HARRIS: Actually it was pretty much business as usual because I thought – I thought everybody was on the list. Truly, I’d never paid any attention to it at all. But I only realized what a big deal it was when my publisher got so excited about it.

CAVANAUGH: It takes a lot to startle you, doesn’t it, Charlaine?

HARRIS: Increasingly. Increasingly, a lot.

CAVANAUGH: Now you’ve been to San Diego before. You were here for Comic-Con. Are you thinking – First of all, did you enjoy your experience here?

HARRIS: Oh, certainly. I’ve signed at Mysterious Galaxy several times…

CAVANAUGH: Umm-hmm.

HARRIS: …and the staff is first class. They’ve always been super helpful. They’re friends of mine, and they’ve always made me feel wonderfully welcome.

CAVANAUGH: Now, Comic-Con because, you know, so many people are there and there is so many fans and so forth, is it an overwhelming experience?

HARRIS: It is overwhelming. I’ve been the past two years and I’m coming this year as a guest of the convention, and it is – it is really the scariest thing I do all year, I think.

CAVANAUGH: No, why? Why is it scary?

HARRIS: It’s so extremely crowded.

CAVANAUGH: Umm-hmm.

HARRIS: It just makes me very – a little – I don’t know, a little claustrophobic, I guess.

CAVANAUGH: Really? Well, is there anything about it that you do enjoy, though?

HARRIS: Oh, well, it’s always fun to watch people who enjoy the current media so much…

CAVANAUGH: Umm-hmm.

HARRIS: …people who are really into it. It’s always fun to be on the “True Blood” panel. People get so enthusiastic and excited, and I love to do signings at Comic-Con, too.

CAVANAUGH: Now, I’ve read that you don’t plot out your novels but you do know how this series is going to end.

HARRIS: That’s correct.

CAVANAUGH: Now did you know that from the very beginning? Is that part of the way that you plan your series of books?

HARRIS: Maybe not from the very beginning because I wasn’t sure I’d ever get to write a second book about Sookie.

CAVANAUGH: Umm-hmm.

HARRIS: It took two years for my agent to sell the first one.

CAVANAUGH: Wow.

HARRIS: Yeah, quite awhile to wait.

CAVANAUGH: It certainly was considering how incredibly successful they’ve been.
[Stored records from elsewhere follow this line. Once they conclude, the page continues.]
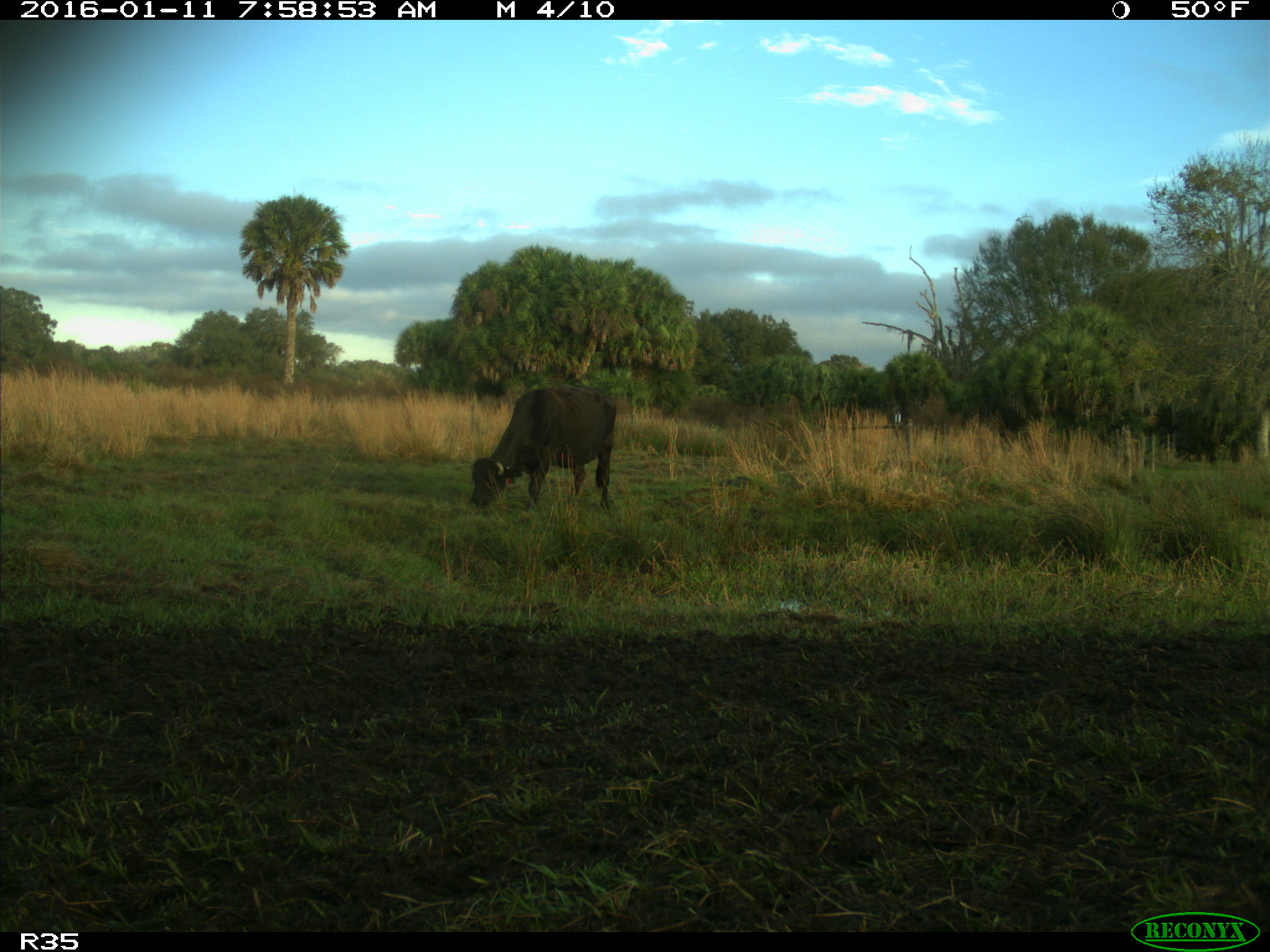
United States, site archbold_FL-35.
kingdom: Animalia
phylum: Chordata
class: Mammalia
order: Artiodactyla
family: Bovidae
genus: Bos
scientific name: Bos taurus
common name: domestic cow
Bos taurus (domestic cow).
HARRIS: Yeah, I have quite a few neener-neener-neener moments. But probably, you know, somewhere while I was working on the second book and was thinking ahead, I was pretty sure I knew how the series would end.

CAVANAUGH: Does Sookie find true love?

HARRIS: Could be.

CAVANAUGH: All right then, I know that that’s the most I’m going to get out of you on that.

HARRIS: Yeah, pretty much.

CAVANAUGH: I appreciate your time. Thank you so much for talking with us.

HARRIS: You’re so welcome. I enjoyed it.

CAVANAUGH: Charlaine Harris will be signing copies of “Dead in the Family.” It’s the latest Sookie Stackhouse novel. That’s on Saturday night at Mysterious Galaxy bookstore in San Diego. The signing begins at 7:00 p.m. Coming up, it’s the Weekend Preview as These Days continues here on KPBS.